Good for you for being upfront about this being a school assignment, and for doing the work yourself instead of just asking a question that boils down to "Please do my homework for me". Because you were honest about it, I'm going to give you a more detailed answer than I would have otherwise.
First, that seems to be a very strange assignment. Using a while loop and just a single local variable is leading you down the path of re-using the n parameter, which is a very bad idea. As a general rule, a function should never modify values outside of itself — and that's what you're trying to do by using a byref parameter. Once you're experienced enough to know why byref is a bad idea most of the time, you're experienced enough to know why it might — MIGHT — be necessary some of the time. But let me show you why it's a bad idea, by using the code that s952163 wrote:
let sumfunc2 (n: int byref) =
let mutable s = 0
while n >= 1 do
s <- n + (n - 1)
n <- n-1
printfn "%i" s
let t = ref 6
printfn "The value of t is %d" t.contents
sumfunc t
printfn "The value of t is %d" t.contents
This outputs:
The value of t is 7
13
11
9
7
5
3
1
The value of t is 0
Were you expecting that? Were you expecting the value of t to change just because you passed it to a function? You shouldn't. You really, REALLY shouldn't. Functions should, as far as possible, be "pure" -- a "pure" function, in programming terminology, is one that doesn't modify anything outside itself -- and therefore, if you run it twice with the same input, it should produce the same output every time.
I'll give you a way to solve this soon, but I'm going to post what I've written so far right now so that you see it.
UPDATE: Now, here's a better way to solve it. First, has your teacher covered recursion yet? If he hasn't, then here's a brief summary: functions can call themselves, and that's a very useful technique for solving all sorts of problems. If you're writing a recursive function, you need to add the rec keyword immediately after let, like so:
let rec sumExampleFromStackOverflow n =
if n <= 0 then
0
else
n + sumExampleFromStackOverflow (n-1)
let t = 7
printfn "The value of t is %d" t
printfn "The sum of 1 through t is %d" (sumExampleFromStackOverflow t)
printfn "The value of t is %d" t
Note how I didn't need to make t mutable this time. In fact, I could have just called sumExampleFromStackOverflow 7 and it would have worked.
Now, this doesn't use a while loop, so it might not be what your teacher is looking for. And I see that s952163 has just updated his answer with a different solution. But you should really get used to the idea of recursion as soon as you can, because breaking the problem down into individual steps using recursion is a really powerful technique for solving a lot of problems in F#. So even though this isn't the answer you're looking for right now, it is the answer you're going to be looking for soon.

************

## Prompt
Answer these questions from the F# answer:
(a) Which keyword does the F# answer say must be added immediately after let when writing a recursive function?
(b) What term does it use for a function that doesn't modify anything outside itself?
(c) With what number does it say sumExampleFromStackOverflow could have been called directly?
The records play no part in this work.

## Dataset records

************

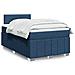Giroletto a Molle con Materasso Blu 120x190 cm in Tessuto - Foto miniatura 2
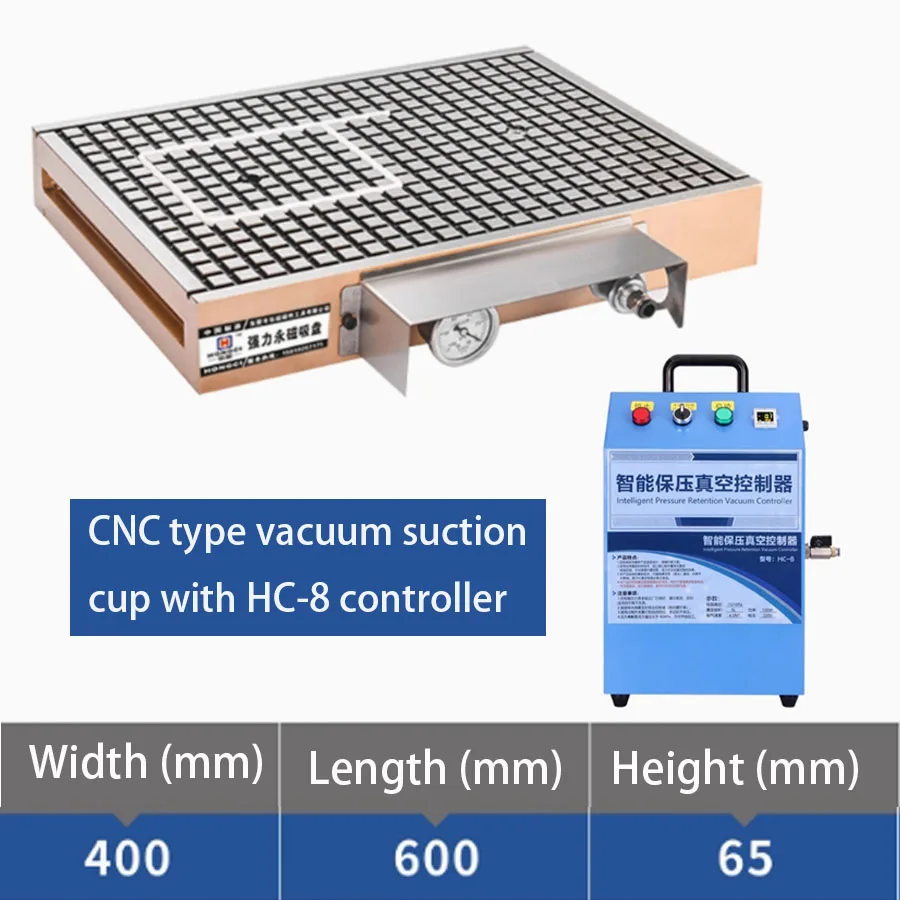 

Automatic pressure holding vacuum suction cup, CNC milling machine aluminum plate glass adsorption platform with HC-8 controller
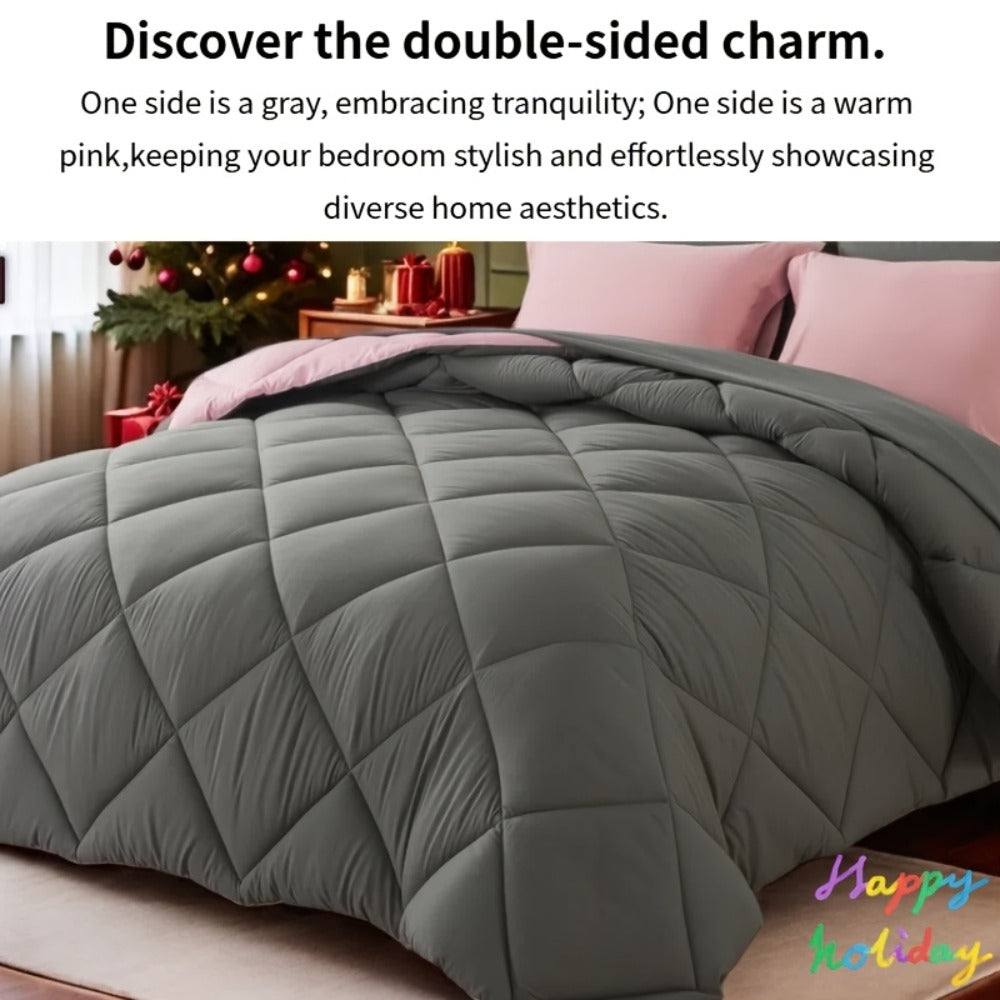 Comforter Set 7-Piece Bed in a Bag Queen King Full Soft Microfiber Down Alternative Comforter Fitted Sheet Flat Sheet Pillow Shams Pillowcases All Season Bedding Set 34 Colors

************

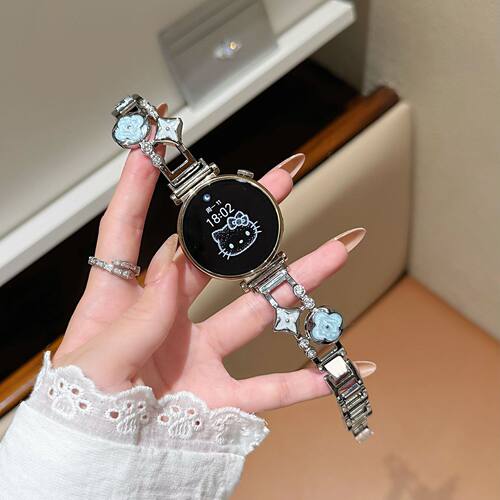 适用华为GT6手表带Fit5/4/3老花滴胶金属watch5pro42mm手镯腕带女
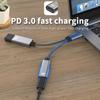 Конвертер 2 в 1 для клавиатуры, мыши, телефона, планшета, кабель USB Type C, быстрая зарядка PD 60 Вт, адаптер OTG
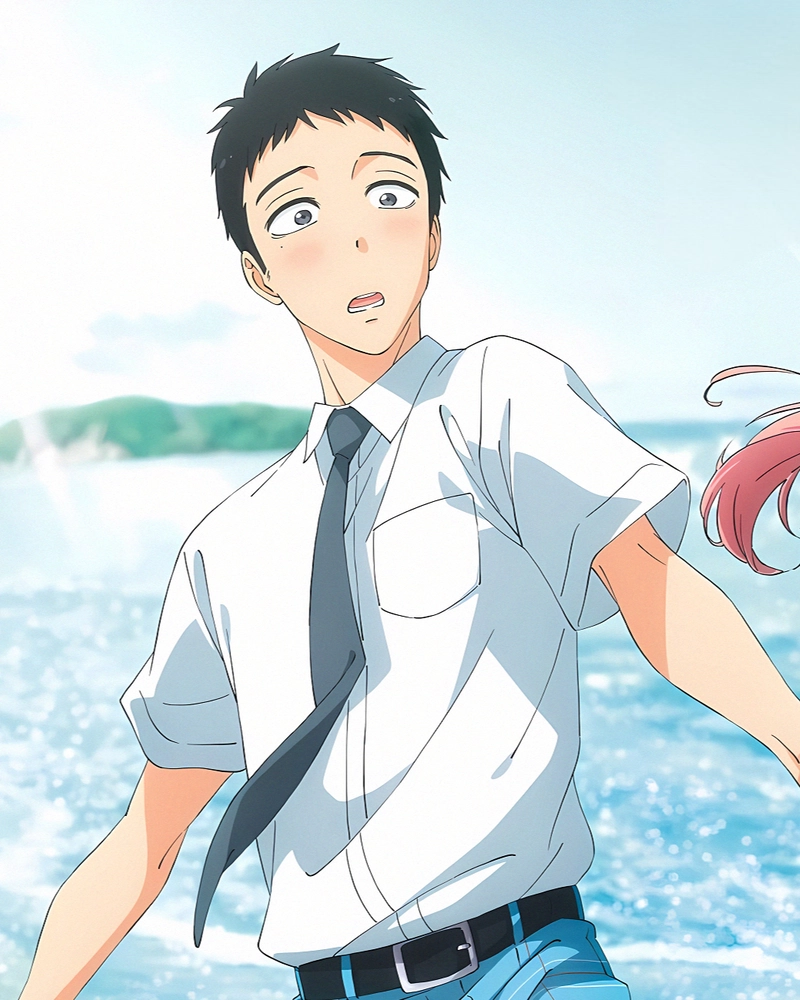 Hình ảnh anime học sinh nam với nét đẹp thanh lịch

************

## Exercise response
(a) rec
(b) "pure"
(c) 7